Language of document : ECLI:EU:T:2013:322

Zaak T‑406/08

Industries chimiques du fluor (ICF)

tegen

Europese Commissie

„Mededinging – Mededingingsregelingen – Wereldmarkt voor aluminiumfluoride – Beschikking houdende vaststelling van inbreuk op artikel 81 EG en artikel 53 van de EER-Overeenkomst – Vaststelling van prijzen en verdeling van markten – Bewijs van inbreuk – Rechten van verdediging – Overeenstemming tussen de mededeling van punten van bezwaar en de bestreden beschikking – Geldboeten – Richtsnoeren voor berekening van geldboeten van 2006 – Euro-mediterrane Overeenkomst”

Samenvatting – Arrest van het Gerecht (Eerste kamer) van 18 juni 2013

1.      Gerechtelijke procedure – Inleidend verzoekschrift – Vormvereisten – Eigenhandig geplaatste handtekening van advocaat – Wezenlijk voorschrift dat strikt moet worden toegepast – Origineel verzoekschrift voorzien van niet-handgeschreven ondertekening en vergezeld van begeleidende brief met eigenhandig geplaatste handtekening van dezelfde vertegenwoordiger – Geen twijfel over de identiteit van de opsteller van het verzoekschrift – Ontvankelijkheid

(Statuut van het Hof van Justitie, art. 21; Reglement voor de procesvoering van het Gerecht, art. 43, leden 1 en 6)

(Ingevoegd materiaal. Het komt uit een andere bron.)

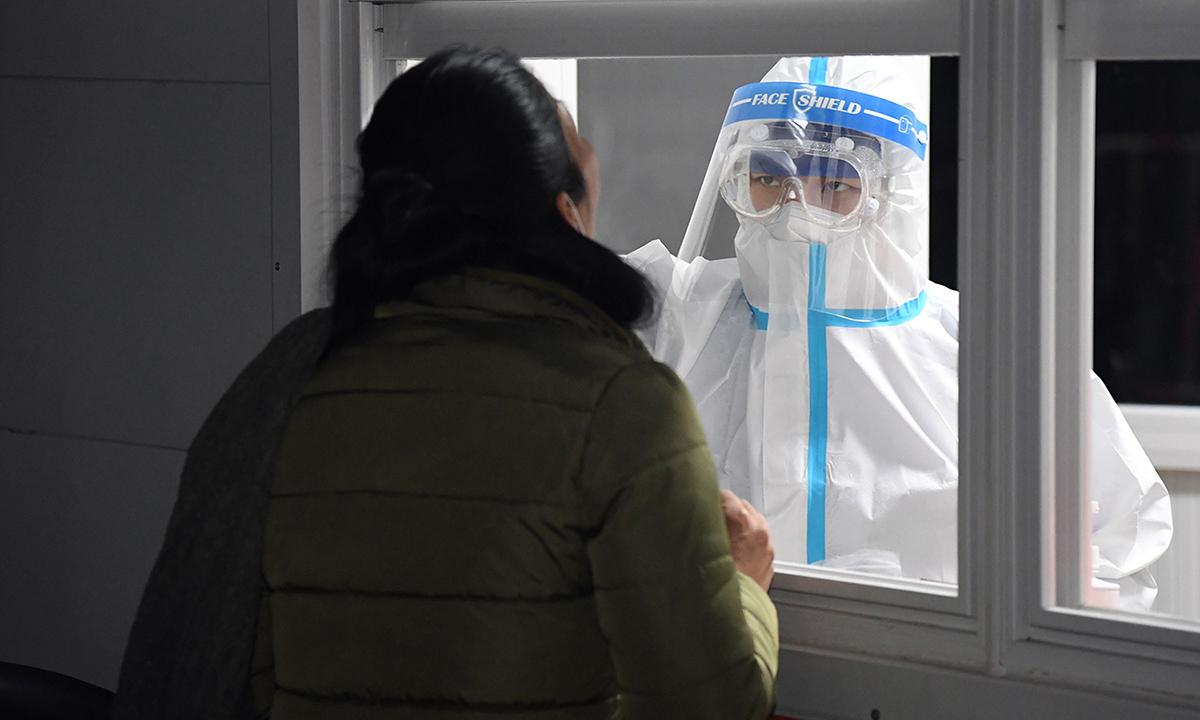 Nhân viên y tế lấy mẫu xét nghiệm nCoV ở quận Thuận Nghĩa, Bắc Kinh hôm 26/12. Ảnh: Chine Nouvelle.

2.      Mededinging – Administratieve procedure – Beschikking van de Commissie waarbij inbreuk wordt vastgesteld – Wijze van bewijslevering – Bundel aanwijzingen – Vereiste mate van bewijskracht

(Art. 81 EG)

3.      Mededingingsregelingen – Onderling afgestemde feitelijke gedragingen – Begrip – Mededinging beperkend doel – Vaststelling toereikend – Noodzaak om te onderzoeken of in concreto is voldaan aan de criteria betreffende het begrip onderling afgestemde feitelijke gedragingen – Geen

(Art. 81, lid 1, EG)

4.      Mededingingsregelingen – Overeenkomsten en onderling afgestemde feitelijke gedragingen, die één enkele inbreuk vormen – Begrip – Persoonlijke aansprakelijkheid van ondernemingen die medeplegers van volledige inbreuk zijn – Voorwaarden – Bewijslast – Gemeenschappelijk doel – Begrip

(Art. 81, lid 1, EG)

5.      Mededinging – Administratieve procedure – Mededeling van punten van bezwaar – Vereiste inhoud – Eerbiediging van rechten van verdediging

(Verordening nr. 1/2003 van de Raad, art. 27, lid 1)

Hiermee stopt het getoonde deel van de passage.